BT deal to buy EE for £12.5 billion gets approval from CMA

Telecom network operators Orange and Deutsche Telekom have received approval from the British Competition and Markets Authority (CMA) for selling EE to BT for £12.5 billion.

CMA approved the deal without any conditions — despite significant protest from rivals of BT in the UK.

Sky, TalkTalk, O2, Vodafone and Virgin Media have opposed the merger between EE and BT, saying the merger will have a negative impact on competition in the UK telecoms marketplace and provide BT EE with an unequal and unfair percentage ownership of the UK’s 3G and 4G mobile spectrum.

CMA said in a statement that the £12.5 billion acquisition brings together the UK’s largest fixed telecoms business and the UK’s largest mobile telecoms business.

Deutsche Telekom will have 12 percent equity stake in BT and Orange will have 4 percent. The BT board will have a representative of Deutsche Telekom. Deutsche Telekom already has presence in the U.S. telecom market through T-Mobile US.

CMA on BT-EE deal

John Wotton, Inquiry Chair at CMA, said: “Since our provisional findings, we have taken extra time to consider responses in detail but the evidence does not show that this merger is likely to cause significant harm to competition or the interests of consumers.”

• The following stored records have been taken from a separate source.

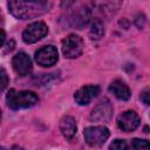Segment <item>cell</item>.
<instances>
[{
    "instance_id": "cell-16",
    "label": "cell",
    "mask_w": 150,
    "mask_h": 150,
    "mask_svg": "<svg viewBox=\"0 0 150 150\" xmlns=\"http://www.w3.org/2000/svg\"><path fill=\"white\" fill-rule=\"evenodd\" d=\"M8 84V76L4 68H0V93L7 87Z\"/></svg>"
},
{
    "instance_id": "cell-6",
    "label": "cell",
    "mask_w": 150,
    "mask_h": 150,
    "mask_svg": "<svg viewBox=\"0 0 150 150\" xmlns=\"http://www.w3.org/2000/svg\"><path fill=\"white\" fill-rule=\"evenodd\" d=\"M57 59H59L57 50L52 45L45 46L35 53V61L38 62L39 66H42V67L54 66L57 62Z\"/></svg>"
},
{
    "instance_id": "cell-3",
    "label": "cell",
    "mask_w": 150,
    "mask_h": 150,
    "mask_svg": "<svg viewBox=\"0 0 150 150\" xmlns=\"http://www.w3.org/2000/svg\"><path fill=\"white\" fill-rule=\"evenodd\" d=\"M84 139L90 146H101L109 138V130L103 125L89 127L83 131Z\"/></svg>"
},
{
    "instance_id": "cell-12",
    "label": "cell",
    "mask_w": 150,
    "mask_h": 150,
    "mask_svg": "<svg viewBox=\"0 0 150 150\" xmlns=\"http://www.w3.org/2000/svg\"><path fill=\"white\" fill-rule=\"evenodd\" d=\"M60 130L62 132V135L67 138V139H71L77 131V127H76V122L71 116H64L61 122H60Z\"/></svg>"
},
{
    "instance_id": "cell-8",
    "label": "cell",
    "mask_w": 150,
    "mask_h": 150,
    "mask_svg": "<svg viewBox=\"0 0 150 150\" xmlns=\"http://www.w3.org/2000/svg\"><path fill=\"white\" fill-rule=\"evenodd\" d=\"M112 116V105L109 100H102L91 111L90 118L96 122H105L109 121Z\"/></svg>"
},
{
    "instance_id": "cell-14",
    "label": "cell",
    "mask_w": 150,
    "mask_h": 150,
    "mask_svg": "<svg viewBox=\"0 0 150 150\" xmlns=\"http://www.w3.org/2000/svg\"><path fill=\"white\" fill-rule=\"evenodd\" d=\"M131 148L132 149H137V150H142V149H149L150 144L146 139H139V138H134L131 141Z\"/></svg>"
},
{
    "instance_id": "cell-19",
    "label": "cell",
    "mask_w": 150,
    "mask_h": 150,
    "mask_svg": "<svg viewBox=\"0 0 150 150\" xmlns=\"http://www.w3.org/2000/svg\"><path fill=\"white\" fill-rule=\"evenodd\" d=\"M0 21H1V13H0Z\"/></svg>"
},
{
    "instance_id": "cell-9",
    "label": "cell",
    "mask_w": 150,
    "mask_h": 150,
    "mask_svg": "<svg viewBox=\"0 0 150 150\" xmlns=\"http://www.w3.org/2000/svg\"><path fill=\"white\" fill-rule=\"evenodd\" d=\"M100 94V87L98 86H84L80 88L74 94V100L80 105H87L90 103L93 98H95Z\"/></svg>"
},
{
    "instance_id": "cell-10",
    "label": "cell",
    "mask_w": 150,
    "mask_h": 150,
    "mask_svg": "<svg viewBox=\"0 0 150 150\" xmlns=\"http://www.w3.org/2000/svg\"><path fill=\"white\" fill-rule=\"evenodd\" d=\"M13 69L16 74L25 76L32 71V60L26 53H18L12 60Z\"/></svg>"
},
{
    "instance_id": "cell-13",
    "label": "cell",
    "mask_w": 150,
    "mask_h": 150,
    "mask_svg": "<svg viewBox=\"0 0 150 150\" xmlns=\"http://www.w3.org/2000/svg\"><path fill=\"white\" fill-rule=\"evenodd\" d=\"M89 35L93 40H98L104 35V27H103V23L100 20L93 21L90 30H89Z\"/></svg>"
},
{
    "instance_id": "cell-5",
    "label": "cell",
    "mask_w": 150,
    "mask_h": 150,
    "mask_svg": "<svg viewBox=\"0 0 150 150\" xmlns=\"http://www.w3.org/2000/svg\"><path fill=\"white\" fill-rule=\"evenodd\" d=\"M48 33V27L42 21H36L26 27V29L22 33V40L30 45L34 42H38L42 38H45Z\"/></svg>"
},
{
    "instance_id": "cell-15",
    "label": "cell",
    "mask_w": 150,
    "mask_h": 150,
    "mask_svg": "<svg viewBox=\"0 0 150 150\" xmlns=\"http://www.w3.org/2000/svg\"><path fill=\"white\" fill-rule=\"evenodd\" d=\"M110 149H115V150H124V149H128V144L124 139H115L110 146Z\"/></svg>"
},
{
    "instance_id": "cell-11",
    "label": "cell",
    "mask_w": 150,
    "mask_h": 150,
    "mask_svg": "<svg viewBox=\"0 0 150 150\" xmlns=\"http://www.w3.org/2000/svg\"><path fill=\"white\" fill-rule=\"evenodd\" d=\"M109 91L118 100H122V101H127L129 100L131 93H130V89L129 87L125 84V82H123L122 80H115L110 83L109 86Z\"/></svg>"
},
{
    "instance_id": "cell-4",
    "label": "cell",
    "mask_w": 150,
    "mask_h": 150,
    "mask_svg": "<svg viewBox=\"0 0 150 150\" xmlns=\"http://www.w3.org/2000/svg\"><path fill=\"white\" fill-rule=\"evenodd\" d=\"M83 40L76 34H70L62 41V53L68 59H75L80 56L83 52Z\"/></svg>"
},
{
    "instance_id": "cell-20",
    "label": "cell",
    "mask_w": 150,
    "mask_h": 150,
    "mask_svg": "<svg viewBox=\"0 0 150 150\" xmlns=\"http://www.w3.org/2000/svg\"><path fill=\"white\" fill-rule=\"evenodd\" d=\"M0 120H1V111H0Z\"/></svg>"
},
{
    "instance_id": "cell-1",
    "label": "cell",
    "mask_w": 150,
    "mask_h": 150,
    "mask_svg": "<svg viewBox=\"0 0 150 150\" xmlns=\"http://www.w3.org/2000/svg\"><path fill=\"white\" fill-rule=\"evenodd\" d=\"M9 12L20 20L33 19L47 12V0H8Z\"/></svg>"
},
{
    "instance_id": "cell-7",
    "label": "cell",
    "mask_w": 150,
    "mask_h": 150,
    "mask_svg": "<svg viewBox=\"0 0 150 150\" xmlns=\"http://www.w3.org/2000/svg\"><path fill=\"white\" fill-rule=\"evenodd\" d=\"M139 122L141 121H139L138 115L135 111H132V110L124 111L117 118V125H118V128L121 130L125 131V132L134 131L139 125Z\"/></svg>"
},
{
    "instance_id": "cell-17",
    "label": "cell",
    "mask_w": 150,
    "mask_h": 150,
    "mask_svg": "<svg viewBox=\"0 0 150 150\" xmlns=\"http://www.w3.org/2000/svg\"><path fill=\"white\" fill-rule=\"evenodd\" d=\"M149 95H150V94H149V90H148V89H145V90L141 94V100H142V101H143V103H144V104H146V105L150 103Z\"/></svg>"
},
{
    "instance_id": "cell-18",
    "label": "cell",
    "mask_w": 150,
    "mask_h": 150,
    "mask_svg": "<svg viewBox=\"0 0 150 150\" xmlns=\"http://www.w3.org/2000/svg\"><path fill=\"white\" fill-rule=\"evenodd\" d=\"M5 38H6V34H5V32L0 28V47L4 45V42H5Z\"/></svg>"
},
{
    "instance_id": "cell-2",
    "label": "cell",
    "mask_w": 150,
    "mask_h": 150,
    "mask_svg": "<svg viewBox=\"0 0 150 150\" xmlns=\"http://www.w3.org/2000/svg\"><path fill=\"white\" fill-rule=\"evenodd\" d=\"M39 101V97L35 93L28 90L16 91L15 89H11L6 95V103L13 110L26 109L35 105Z\"/></svg>"
}]
</instances>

“The retail mobile services market in the UK is competitive, with 4 main mobile providers and a substantial number of smaller operators. As BT is a smaller operator in mobile, it is unlikely that the merger will have a significant effect. Similarly, EE is only a minor player in retail broadband, so again it is unlikely that the merger will have a significant effect in this market.”

“We have also found that in supplying services such as backhaul, wholesale mobile or wholesale broadband services a combined BT / EE would not have both the ability and the incentive to disadvantage competitors such that there would be significant harm to competition.”

In October 2015, British CMA gave its provisional clearance.

The UK telecom industry believes that BT EE will have too much power to moderate the wholesaling of network capacity to mobile virtual network operators such as Virgin Mobile who relies on EE’s telecom network infrastructure.

“The British CMA announced today that it has given its approval for Orange and Deutsche Telekom to sell 100 percent of their shares in EE to BT, with no conditions attached,” said Orange in a statement on Friday.

The combination of BT and EE will create the UK’s leading integrated telecommunications provider, offering customers services that combine the power of fiber broadband, with Wi-Fi and advanced mobile capabilities.

Stephane Richard, chairman and CEO of Orange Group, said: “The decision provides an important signal for telecoms operators across Europe that the sector is ready for fixed-mobile consolidation.”

What BT said

BT welcomed CMA’s decision to approve its acquisition of EE.

BT aims to incorporate the EE business in coming months as distinct line of business. Marc Allera will become the CEO of EE. Earlier this month, EE announced the resignation of Olaf Swantee as CEO of the company.

BT Chief Executive Gavin Patterson said: “The combined BT and EE will be a digital champion for the UK, providing high levels of investment and driving innovation in a competitive market.”

For the year ended 31 March 2015, BT Group’s reported revenue was £17,979 million with profit before taxation of £2,645 million.

What future holds for BT

BT’s acquisition of EE is a clear strengthening of its mobile play. BT will have fixed line — Wi-Fi and fixed-line connectivity – and 4G access.

Telecom analyst experts warn that consolidation of this kind can result in less innovation in telecom services, due to lack of operator competition.

“This could be bad for subscribers. The operator itself could become a bit-pipe for the innovation of third party apps. It would be great to see BT evaluate best-practices for modern service development through the integration of its new networks, allowing it to focus on the consumer,” said Mark Windle, head of marketing, OpenCloud.